▸ Extrait choisi:
○ ○ ○

Overblog
Follow this blog Administration + Create my blog
VudeJerusalem.over-blog.com

dissuasion

5785 - Nouvelle année, nouvel ordre régional ? Pierre Lurçat

October 1 2024, 06:43am

Posted by Pierre Lurçat

5785 - Nouvelle année, nouvel ordre régional ? Pierre Lurçat

 

Seder hadash” (“nouvel ordre”) : jamais une opération militaire n’aura aussi bien porté son nom. L’opération magistrale menée par Tsahal au cœur de Beyrouth, qui a permis l’élimination du chef du mouvement islamiste chiite et principal “proxy” de l’Iran, a en effet de grandes chances de marquer l’aube d’une ère nouvelle au Moyen-Orient et d’un nouvel ordre régional. En supprimant méthodiquement les dirigeants du Hezbollah, Israël n’est pas seulement en train d’écarter la menace sur sa frontière Nord – préparant ainsi le retour dans leurs foyers des dizaines de milliers d’habitants déplacés au début de la guerre, il y a tout juste un an – mais il est aussi en passe de remodeler la carte de la région tout entière.

○ ○ ○

▸ Consignes écrites:
A) Indiquez si chacune des affirmations suivantes concorde avec l'extrait sur le nouvel ordre régional, en citant à l'appui les mots décisifs du texte : (i) l'opération de Tsahal a été menée au cœur de Beyrouth ; (ii) les habitants du Nord ont été déplacés il y a deux ans ; (iii) le Hezbollah est présenté comme le principal « proxy » de l'Iran.
B) Modifiez le passage de l'extrait sur le nouvel ordre régional commençant par "Posted by Pierre" et se terminant par "région tout entière.", en remplaçant "Tsahal" par "l’armée israélienne".
C) Poursuivez l'extrait sur le nouvel ordre régional au Moyen-Orient à partir de sa dernière phrase.

▸ Données fournies:
○ ○ ○

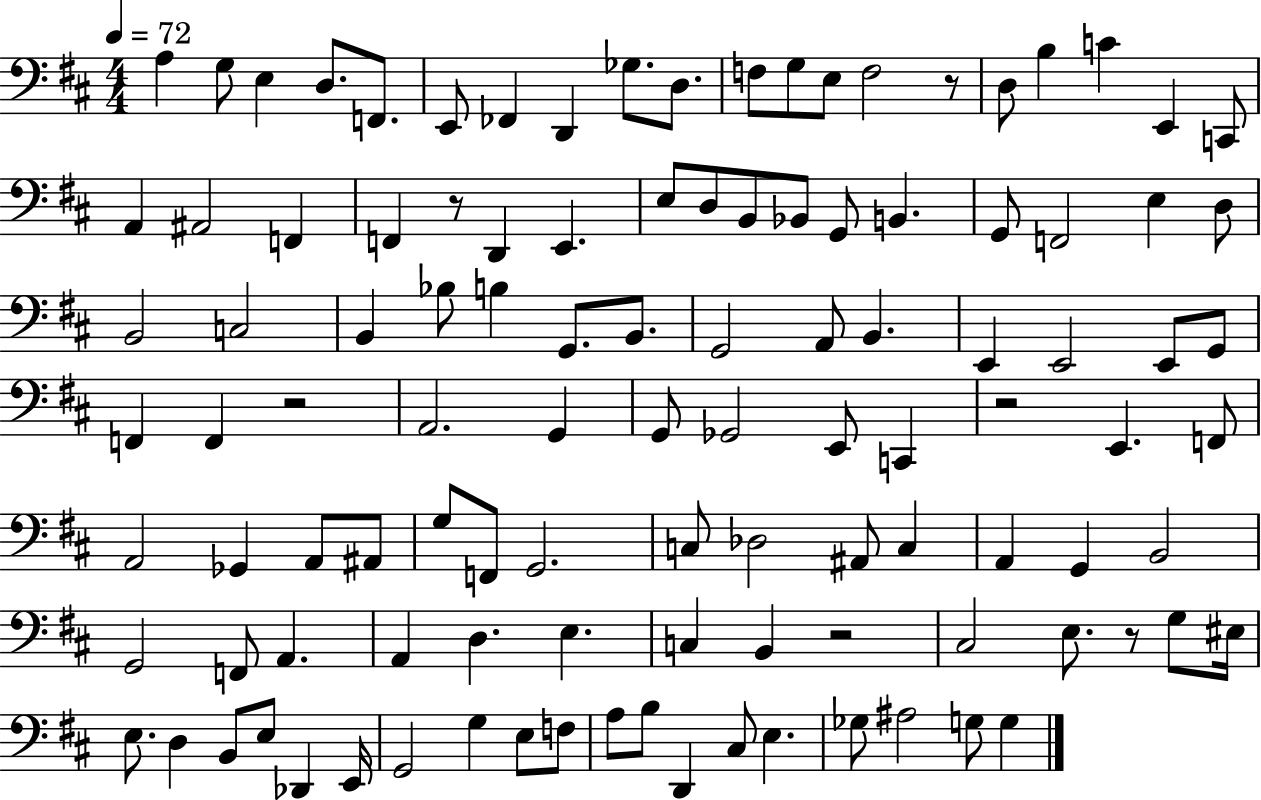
A3/q G3/e E3/q D3/e. F2/e. E2/e FES2/q D2/q Gb3/e. D3/e. F3/e G3/e E3/e F3/h R/e D3/e B3/q C4/q E2/q C2/e A2/q A#2/h F2/q F2/q R/e D2/q E2/q. E3/e D3/e B2/e Bb2/e G2/e B2/q. G2/e F2/h E3/q D3/e B2/h C3/h B2/q Bb3/e B3/q G2/e. B2/e. G2/h A2/e B2/q. E2/q E2/h E2/e G2/e F2/q F2/q R/h A2/h. G2/q G2/e Gb2/h E2/e C2/q R/h E2/q. F2/e A2/h Gb2/q A2/e A#2/e G3/e F2/e G2/h. C3/e Db3/h A#2/e C3/q A2/q G2/q B2/h G2/h F2/e A2/q. A2/q D3/q. E3/q. C3/q B2/q R/h C#3/h E3/e. R/e G3/e EIS3/s E3/e. D3/q B2/e E3/e Db2/q E2/s G2/h G3/q E3/e F3/e A3/e B3/e D2/q C#3/e E3/q. Gb3/e A#3/h G3/e G3/q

○ ○ ○

▸ Réponses écrites:
A)
(i) Oui : « L’opération magistrale menée par Tsahal au cœur de Beyrouth ».
(ii) Non : « au début de la guerre, il y a tout juste un an ».
(iii) Oui : « principal “proxy” de l’Iran ».

B)
Posted by Pierre Lurçat

5785 - Nouvelle année, nouvel ordre régional ? Pierre Lurçat

 

Seder hadash” (“nouvel ordre”) : jamais une opération militaire n’aura aussi bien porté son nom. L’opération magistrale menée par l’armée israélienne au cœur de Beyrouth, qui a permis l’élimination du chef du mouvement islamiste chiite et principal “proxy” de l’Iran, a en effet de grandes chances de marquer l’aube d’une ère nouvelle au Moyen-Orient et d’un nouvel ordre régional. En supprimant méthodiquement les dirigeants du Hezbollah, Israël n’est pas seulement en train d’écarter la menace sur sa frontière Nord – préparant ainsi le retour dans leurs foyers des dizaines de milliers d’habitants déplacés au début de la guerre, il y a tout juste un an – mais il est aussi en passe de remodeler la carte de la région tout entière.

C)
 

            La longue attente des habitants du nord d’Israël aura donc fini par être récompensée. Car il est clair aujourd’hui que la guerre au Liban ne s’arrêtera pas, tant que la sécurité n’aura pas été rétablie sur la frontière Nord. Mais au-delà de cette première victoire sur le front libanais, c’est en réalité tout l’équilibre stratégique qui est en train d’être modifié radicalement. Il faut se souvenir, pour comprendre l’étendue de ce changement, du fameux discours prononcé par Hassan Nasrallah en 2006, dans lequel il comparait Israël à une toile d’araignée.

 

Le plus grave n’était pas cette croyance – bien ancrée parmi les ennemis d’Israël – qu’ils allaient finir par réaliser leur projet génocidaire envers l’Etat juif honni (croyance qui n’est évidemment pas étrangère à l’attaque du 7 octobre). Non, le plus grave était sans doute que certains dirigeants et membres de l’establishment militaire israélien ont eux aussi fini par voir Israël – à travers le regard de ses ennemis – comme un Etat faible, et par redouter le Hezbollah, devenu à leurs yeux un ennemi invincible, face auquel l’armée israélienne n’avait aucune chance de vaincre.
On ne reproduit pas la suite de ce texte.